As regards traditional CNNs, we used three well-established state-of-the-art CNNs of different families: ResNet50, DenseNet201, and InceptionV3.

In Python Tensorflow-Keras, ResNet50 requires input images of size 224 × 224 pixels with 177 total layers. Differently, InceptionV3 needs input images of 299 × 299 pixels with 313 total layers. In the end, DenseNet201 accepts input images of 224 × 224 pixels size with a total of 709 layers56, 57.

Learning model

We built transfer learning models using pre-trained ViTs, PVTs, Swins, and CNNs on the ImageNet natural image dataset to train the dataset of NCSLC patients to predict the recurrence event56,57,58. The application of transfer learning to ViT, PVT, and Swin architectures consisted in replacing the last layer with the following layers: a flattening layer plus a batch normalization, one dense layer with Gelu activation function followed by another batch normalization, and the final dense layer as classifier with a sigmoid activation function. The red dashed box in Fig. 8 shows the added layers. This scheme was also adopted for CNNs replacing the Gelu with the Relu activation function for the added dense layer. These new networks were then trained for the image classification task. We implemented a stratified tenfold cross-validation in 20 external rounds on the entire dataset of 144 patients. In each fold of the cross-validation, 90% of the dataset corresponding to 130 elements is used as a training set, whereas the remaining 10%, corresponding to 14 elements, is used as the test set.

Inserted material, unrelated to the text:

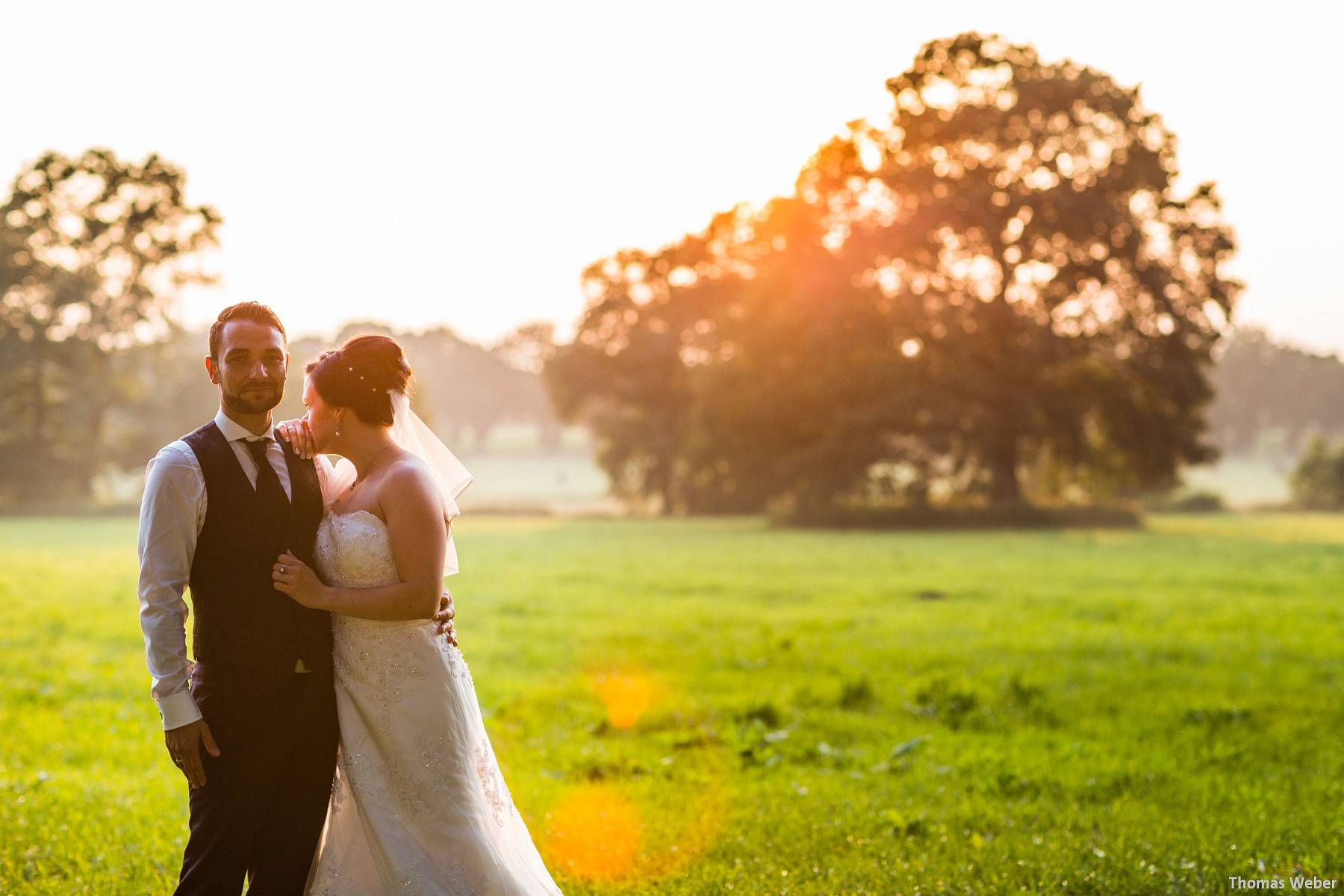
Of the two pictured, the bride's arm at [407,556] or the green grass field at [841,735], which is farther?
the green grass field at [841,735]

In this study, all the models were trained for 30 epochs in each fold of the cross-validation with batch size equal to 10 elements. Adam optimizer with an initial learning rate of 10–4 was used to optimize the weights of the network. To handle the imbalancing of the dataset, a sigmoid focal cross-entropy was used as loss function with balancing factor α and modulating factor β equal 0.25 and 2.0 respectively59. Considering our database is relatively small, to make our analysis more robust we implemented a data augmentation process, in addition to the transfer-learning approach, using three built-in Keras transformations such as Random Flip, Random Rotation, and Random Contrast57. This data augmentation was added as an additional layer in the models.

After the training phase, the model was used to predict the probability scores and then used to compute the performances via the Scikit-learn library functions58. Performances of classification of NSCLC recurrence for pre-trained ViTs, PVTs, Swins and CNNs have been evaluated in terms of the Area Under the Curve (AUC), Accuracy, Sensitivity, Specificity, and Precision. These metrics are computed in each of the 20 rounds of the stratified cross-validation so, in the end, the final performances, of the specific model, are evaluated as an average of all the 20 values with their corresponding standard deviation. To better balance these metrics, a Youden index test was performed60.